Dennie was about to shout to Creideiki when someone else called out first.
"Captain, please! May I have a word?"
The voice was musical. The speaker was a large male dolphin with the mottled gray coloration of one of the Stenos sub-breeds. He wore a civilian harness, without the bulky racks or heavy manipulator arms carried by the regular crew.
Dennie felt a strong urge to hide behind Emerson D'Anite. She hadn't noticed Sah'ot in the crowd until he spoke.
"Before you go, sir," the dolphin fluted. His tone of voice was quite casual. "I must asssk you for permission to go to that island where Hikahi was stranded."
With a tail-flick Creideiki arched over bottom side up to regard the speaker. He addressed the fin skeptically. "Talker-to-races, this is not a fishbrew bar, this island, where poetry can buy back an error. Why venture now courage you never before displayed?"
Sah'ot lay still for a moment. In spite of her dislike of the civilian specialist, Dennie felt sympathy rise within her. Sah'ot's behavior at the derelict fleet, in refusing to go along with the doomed survey party, had not been admirable. He had acted like a prima-donna.

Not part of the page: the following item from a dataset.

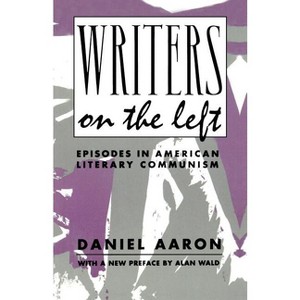 Writers on the Left - (Morningside Books) by  Daniel Aaron (Paperback) - 1 of 1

But he had been proven right. The captain's gig and ten fine crew members had been lost, along with Streakers former sec
ond in command.
All the sacrifice had gained them was a three-meter-long tube of some strange metal, thoroughly pitted by ages of micrometeorite impacts. It had been recovered personally by Thomas Orley. Gillian Baskin had taken over the sealed relic, and to Dennie's knowledge nobody else had seen it since. It hardly seemed worth the loss they had suffered.
"Captain," Sah'ot addressed Creideiki, "I believe that there is a matter that even Thomas Orley could not have had time to cover in detail. He has gone on to investigate the wrecked warship, but the island still does concern us."
No fair! Dennie had been ready to do this! It was to be an act of professionalism -- of assertion, to speak out and demand ....
"Honestly Captain," Sah'ot went on, "after our duty to escape this trap, and to serve the clan of Earth species, what is the most important responsibility that has fallen upon uss?"
Creideiki looked torn. He obviously wanted to chew Sah'ot's dorsal fin for baiting him like this. Also, obviously, Sah'ot had hit him with a double harpoon ... mentioning the word "duty," and lacing it into a riddle. The captain thrashed his tail, giving out a low series of broad-band sonar clicks, like a watch ticking. His eyes were recessed and dark.
Dennie couldn't wait for the captain to figure the puzzle, or slap Sah'ot into a cell.
"The abos!" she shouted.
Creideiki turned and regarded her. Dennie blushed as she felt his field of analytic sound sweep over her. She knew the waves penetrated her very viscera, telling everything down to what she had had for breakfast. Creideiki frightened her. She felt very far from being patron to the powerful and involute mind behind that broad forehead.
The captain suddenly whirled about and swam to Toshio. "You still have those artifactsss that Thomas Orley selected, young hunter?"
"Yes, sir, I ..."
"You will please lend them to Biologist Sudman and Race Speaker Sah'ot before you retire. When you've rested, collect them again, along with the specialists' recommendations. I will examine them myself during supper."